Figure 1. Google's quarterly earning report, 2007
Compare the bar chart in Figure 1 to a subset of the data it is based upon, in a tabular format, in Figure 2.
Figure 2. Google's quarterly earnings in tabular form
The bar chart is immensely more readable. You can clearly see by the shape that earnings are up and have been steadily going up each quarter. With the color coding, you can see the sources of the earnings. The annotations show both the precise numbers that the color coding represents and the year-to-year percentages.
With the tabular data, you have to read labels on the left, line up the data on the right with those labels, do your own aggregation and comparison, and draw your own conclusions. You have to work to take in the tabular data. In addition, there's a very real possibility that you either don't understand the data and create your own incorrect conclusions, or you tune out completely because it's too much effort to take in the information.
Disciplines other than finance use visualizations to communicate dense amounts of data. Your operations department might use charts to communicate server uptime. The customer support department uses graphs to show call volume. It's time for engineering and web development to get on board with data visualization. We have a huge amount of relevant data, and it's important for us to:
- Be aware of and use our own data to refine and improve what we do.
- Communicate to our stakeholders to demonstrate successes, validate resource needs, or plan tactical roadmaps for the coming year.
Taking advantage of data visualization
I came upon the data visualization revelation several years ago after a good bit of introspection and analysis. Most of the issues I dealt with daily could be traced back to a single root cause: communication. Bugs were a result of the lack of communication about requirements. The same goes for contention over velocity and even what features were completed in a given sprint.
By using data visualizations, I could make my working life considerably less stressful by communicating the salient data that would give the necessary context for a given situation.
I jumped right in and began creating team health reports for all of my stakeholders. The reports covered a range of topics, such as the number of bugs in our backlog over time, number of bugs per product, production incidents by product, even things like what day and time the most code check-ins occurred. (The original intent was to make sure no meetings were scheduled during that time, but the teams were most active checking in because that time was already meeting-free.)
A big part of my team health reports involved a deep dive into the defects the team created because that was one of the main performance indicators of quality of the products we built.
Data visualization is the art and practice of gathering, analyzing, and graphically representing empirical information.
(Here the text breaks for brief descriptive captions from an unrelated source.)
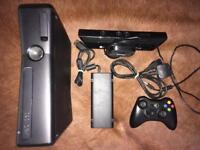 Xbox 360 slim console with Kinect and controller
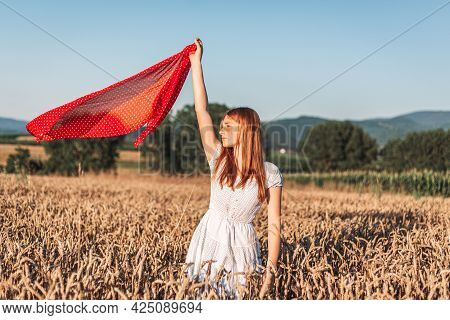 Outdoors Photo Of Young, Ginger Girl In White Dress Holding A Red Scarf Fluttering Up In The Air. Co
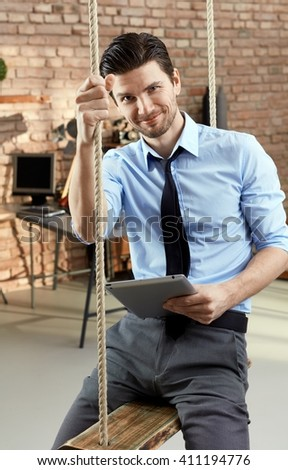 Handsome confident businessman sitting in swing, holding tablet, smiling. - stock photo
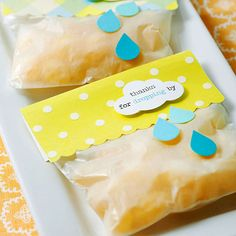 "Baby shower favors: Bags filled with lemon drop treats to thank guests for ""dropping"" by -- another homage to the ""shower"" theme. (Fill bags with small candies and top with patterned paper. Cut the bottom edge of the patterned paper with scallop-edge scissors. Add a few paper raindrops and a cloud punch with a printed sentiment to finish.)"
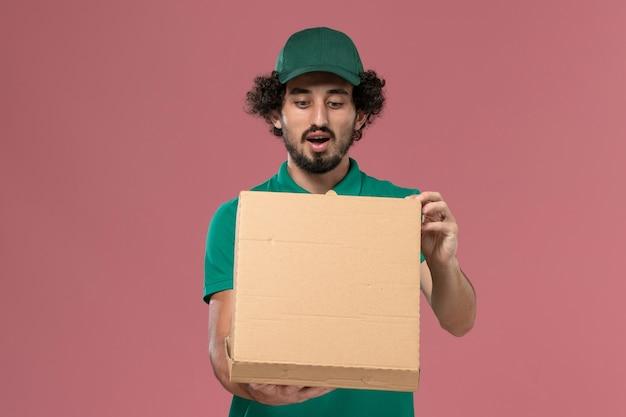 Mensageiro masculino de vista frontal com uniforme verde e capa segurando a caixa de entrega de comida abrindo-a no fundo rosa.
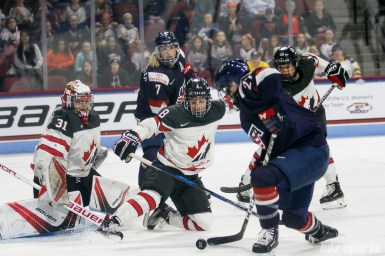 Team Canada goalie Genevieve Lacasse (31) and defender Laura Fortino (8) defend the goal against Team USA forward Annie Pankowski (27)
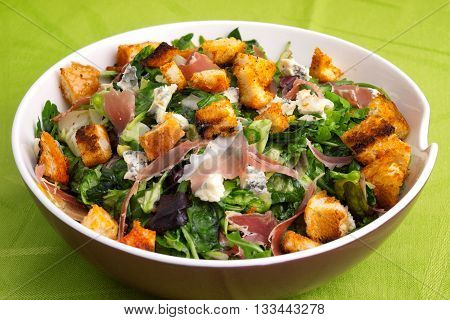 French Provencal Salad with green salad bacon croutons and blue cheese. Full length view.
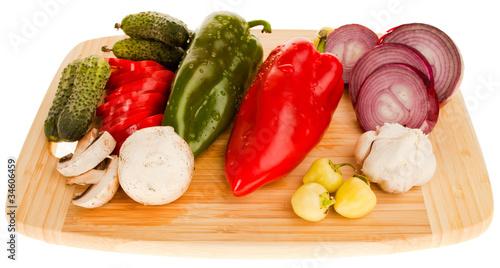 Fotobehang Groenten Fresh vegetabes on wooden board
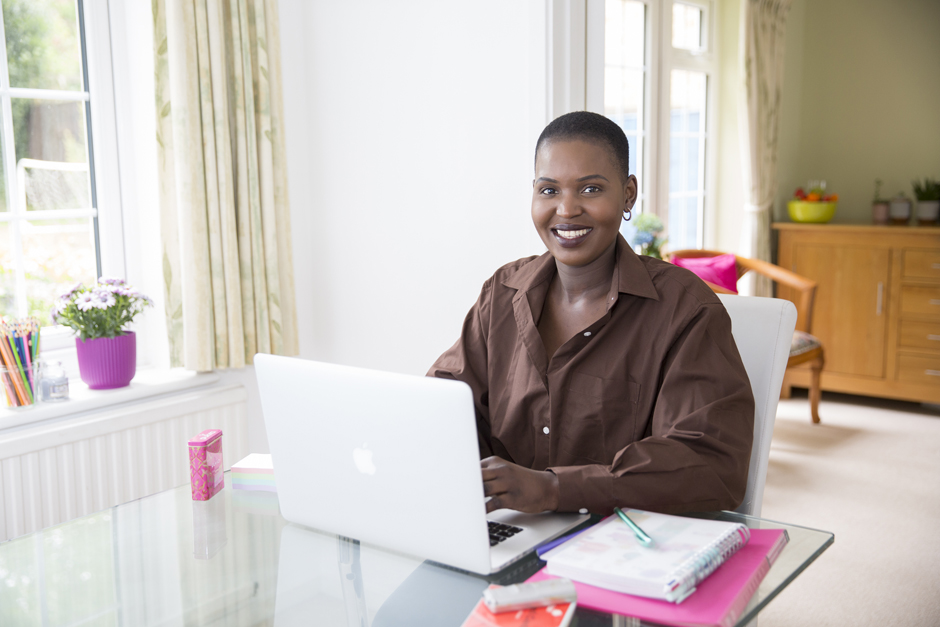 Black business woman at desk on laptop captured by Kent wedding photographer Victoria Green
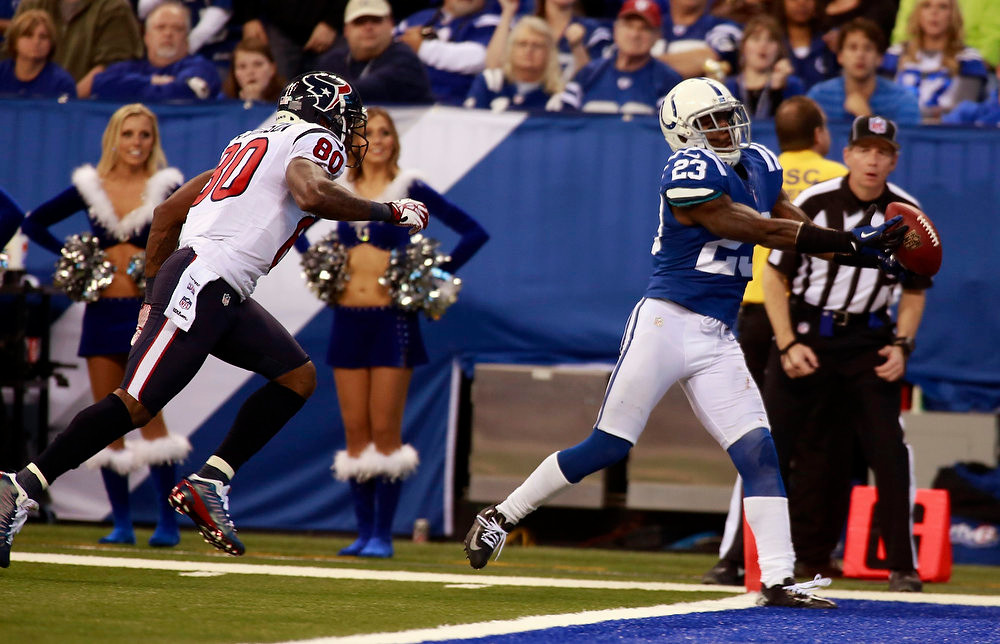 . Indianapolis Colts defensive back Vontae Davis (R) intercepts a pass in the end zone intended for Houston Texans wide receiver Andre Johnson (L) during the fourth quarter of an NFL football game in Indianapolis, Indiana December 30, 2012.   REUTERS/Brent Smith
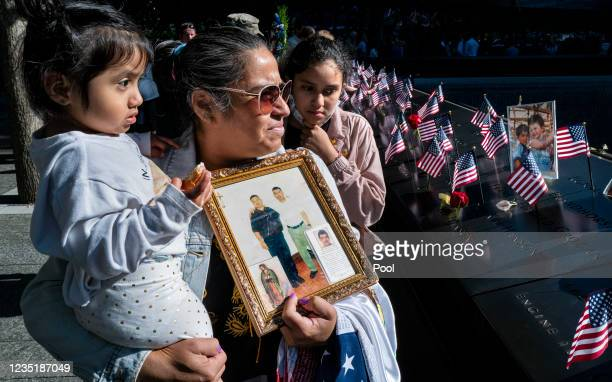 Julia Melendez, holding the photo of her husband Antonio, who died working at Windows on the World restaurant during the attacks of Sept. 11 holds...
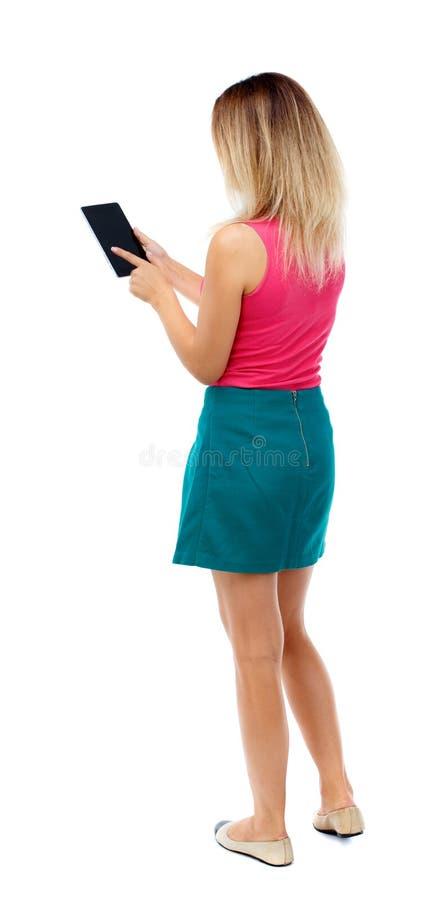 Vista posteriore di stare giovane bella donna che usando un fon mobile immagine stock libera da diritti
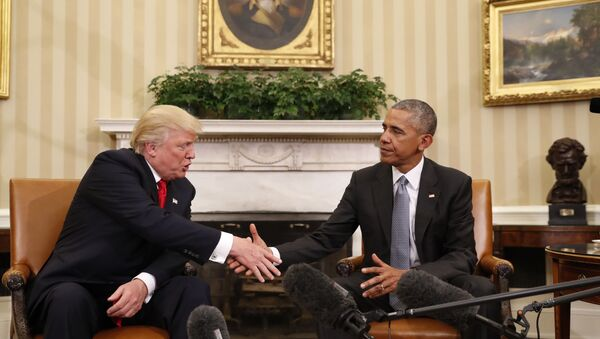 In this Nov. 10, 2016 file photo, President Barack Obama shakes hands with then-President-elect Donald Trump in the Oval Office of the White House in Washington - Sputnik International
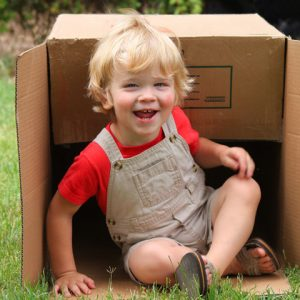 boy playing outdoors with box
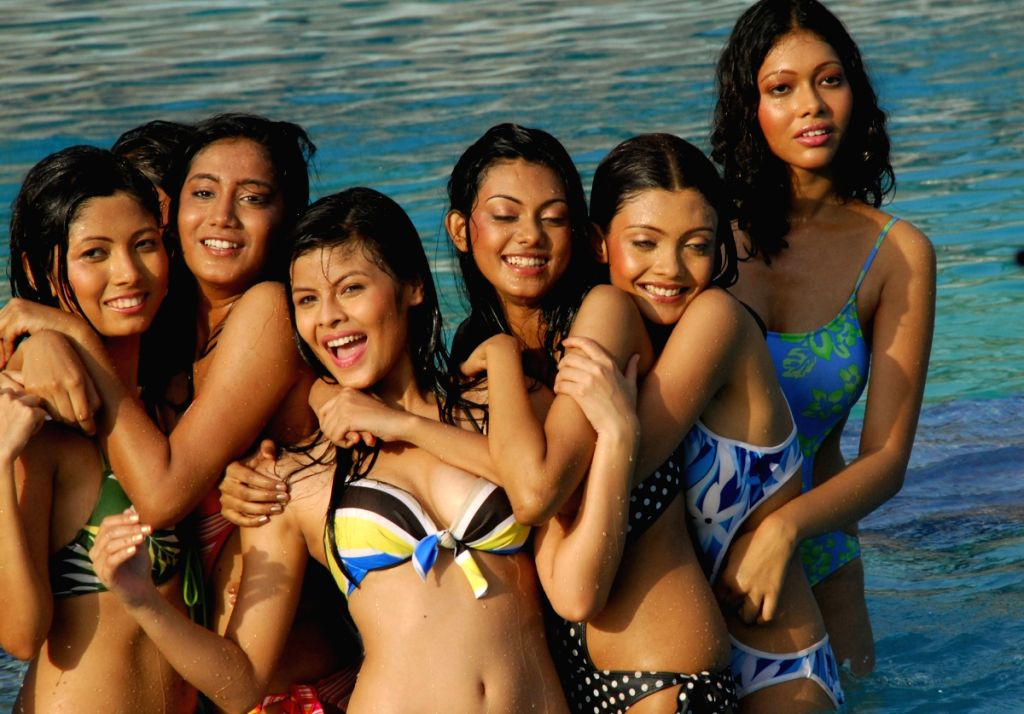 "Contestants pose for photographers during the swimwear round of ""Dabur Gulabari Sananda Tilottama"" on Wednesday in Vedic Village of Kolkata on 10 Jun 09. Ten finalists were present for the s"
Data visualizations are sometimes called information graphics or just charts and graphs. Whatever you call it, the goal of visualizing data is to tell the story in the data. Telling the story is predicated on understanding the data at a deep level and gathering insight from comparisons of data points in the numbers.
I use R as both an analytics tool and as the medium to generate my data visualizations. R is an open source environment and language designed for statistical computing. You can get R at The R Project for Statistical Computing.
The time series chart
The most useful way to visualize bugs is with a time series chart. A time series is a graph that compares changes in values over time. They are generally read left to right with the x-axis representing a measure of time and the y-axis representing the range of values. When constructing my team health report, I used time series charts to represent the state of our defect backlog over time.
Tracking defects over time lets you identify spikes in issues. You can also see larger patterns in workflows, especially when you include more granular details like bug criticality and cross-referencing data such as dates for events (for example, the start and end of iteration). You begin to expose trends, such as:
- When during an iteration do bugs get opened?
- When are most of your blocker bugs opened?
- What iterations produced the highest number of bugs?
This kind of self-evaluation and reflection allows you to identify and focus on your blind spots or areas for improvement. It also allows you to recognize victories in a larger scope that you might miss when viewing the daily numbers without context.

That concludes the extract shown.